[Task brief] Word for word, retype the lines from the one containing "kingdom: Animalia" to the last line of the data below, both ends included.

[Source information]
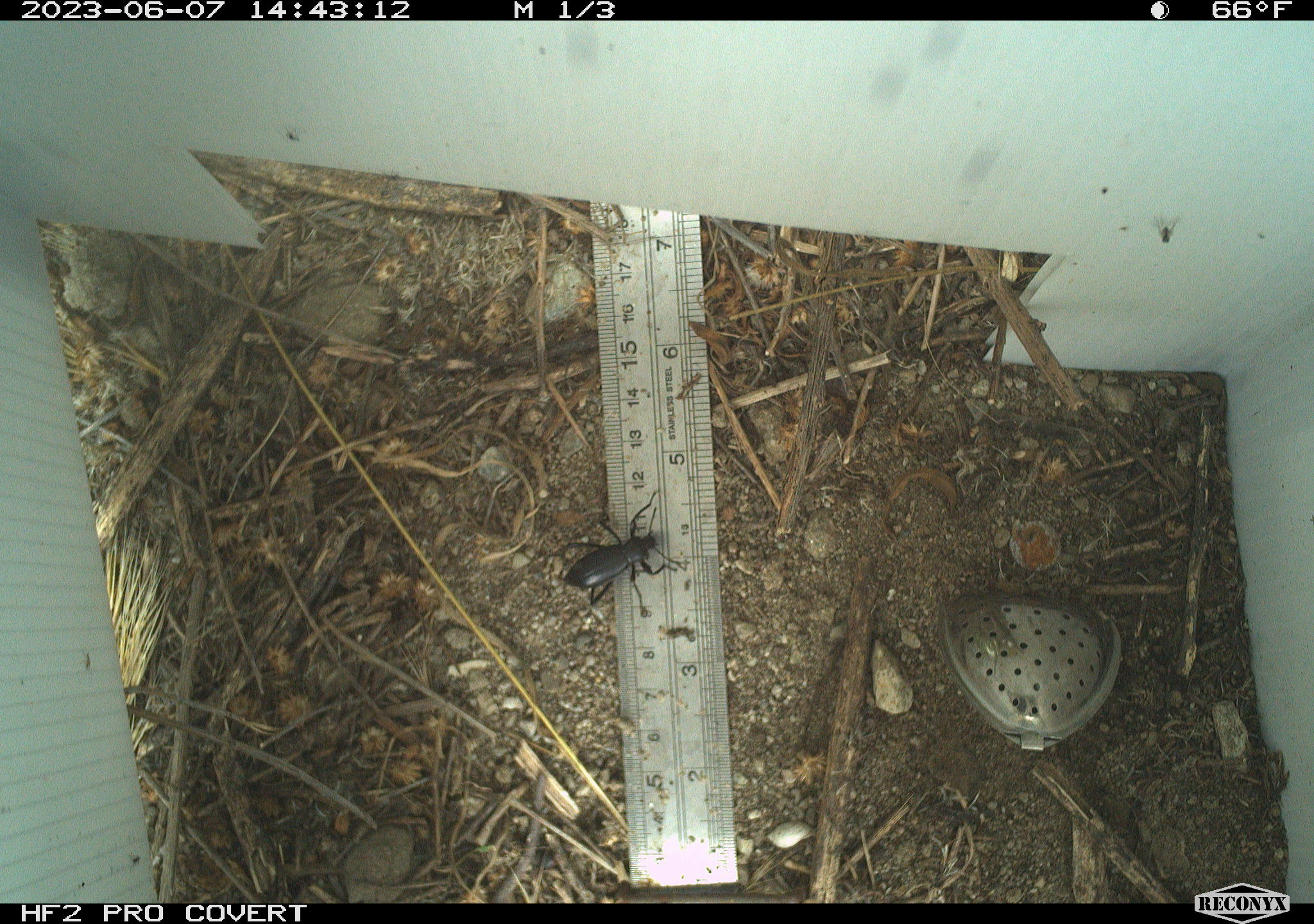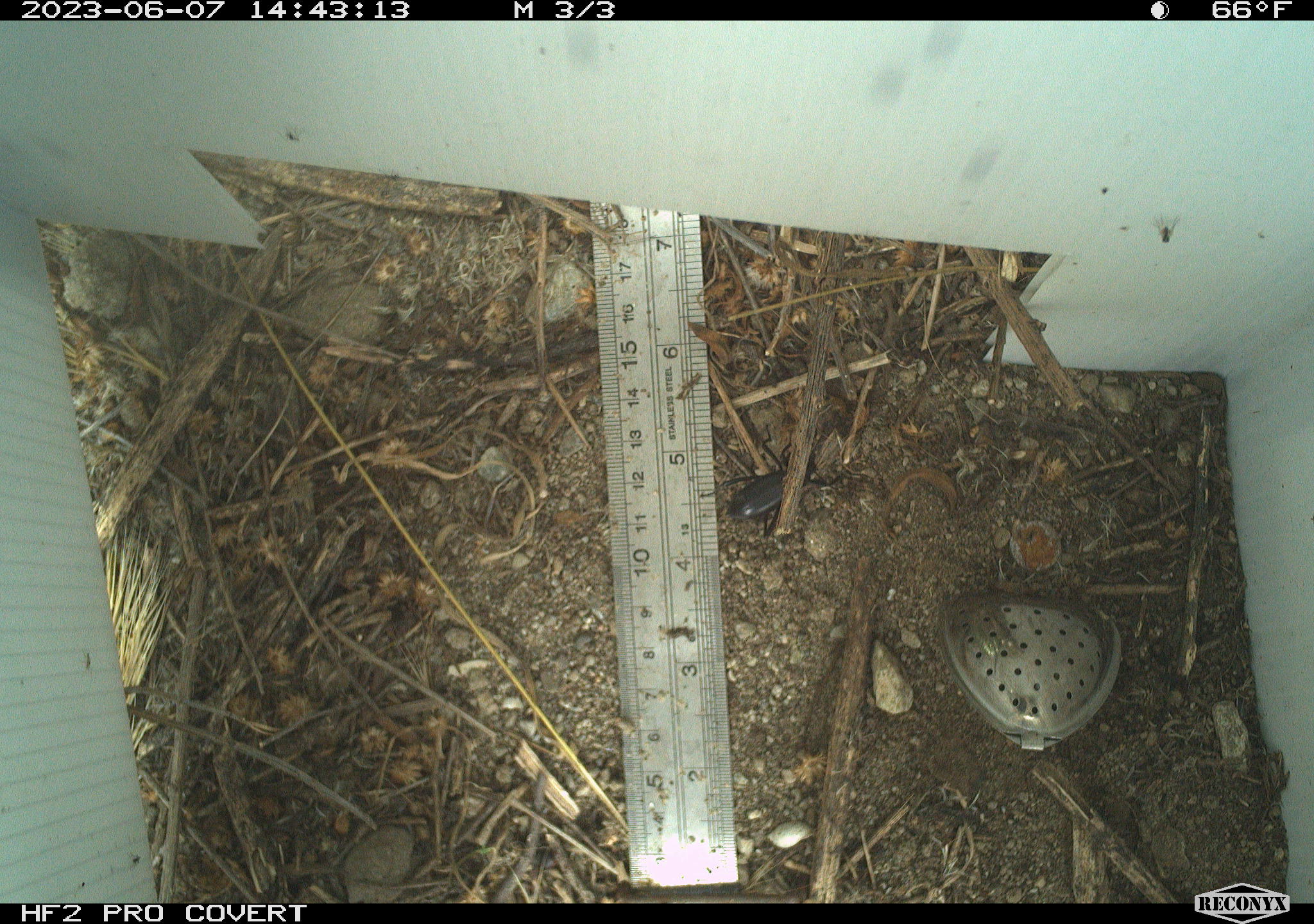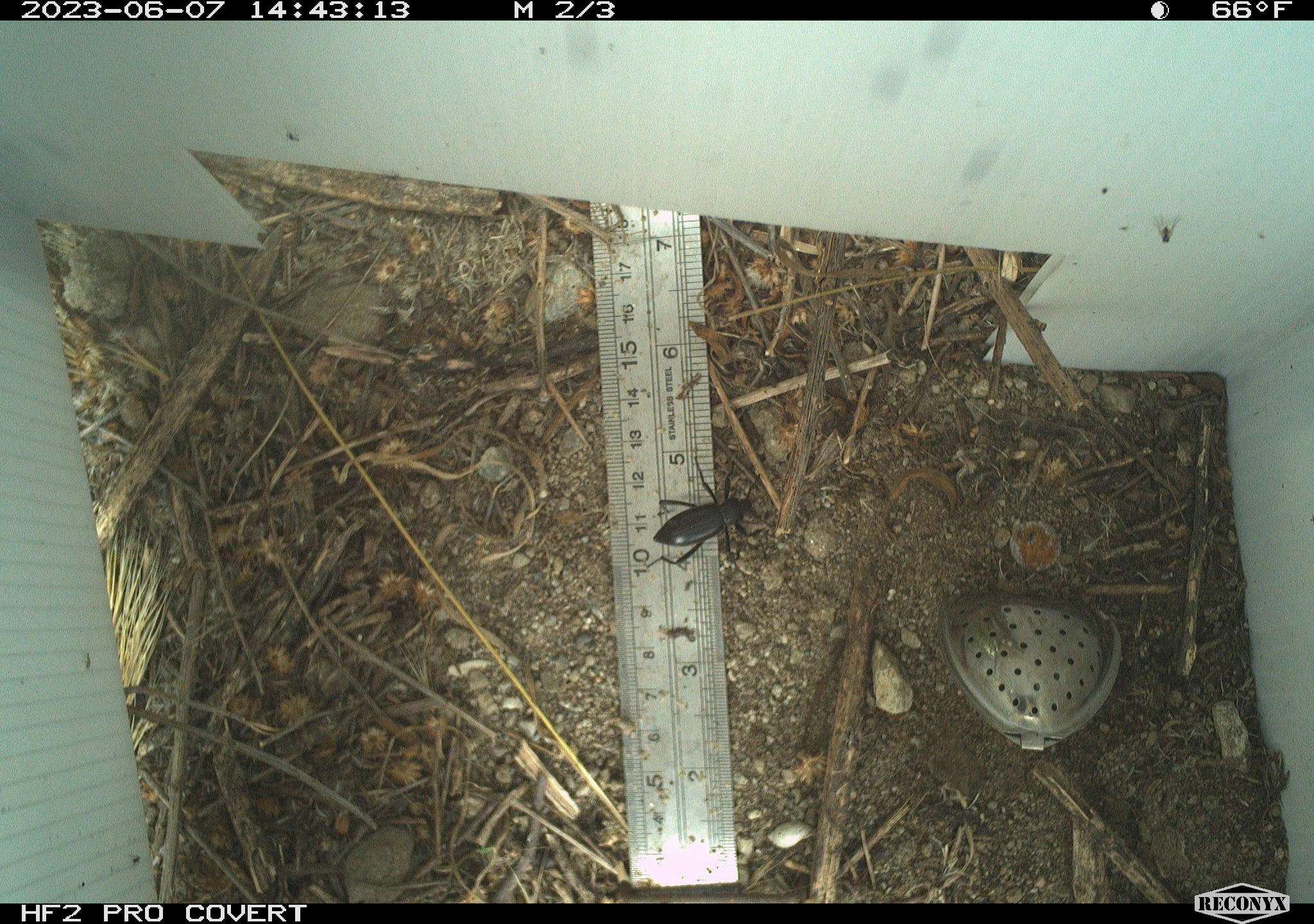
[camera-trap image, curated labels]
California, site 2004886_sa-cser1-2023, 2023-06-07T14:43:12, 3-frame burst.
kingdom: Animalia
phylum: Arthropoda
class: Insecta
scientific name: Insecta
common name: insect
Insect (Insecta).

[Answer space]
kingdom: Animalia
phylum: Arthropoda
class: Insecta
scientific name: Insecta
common name: insect
Insect (Insecta).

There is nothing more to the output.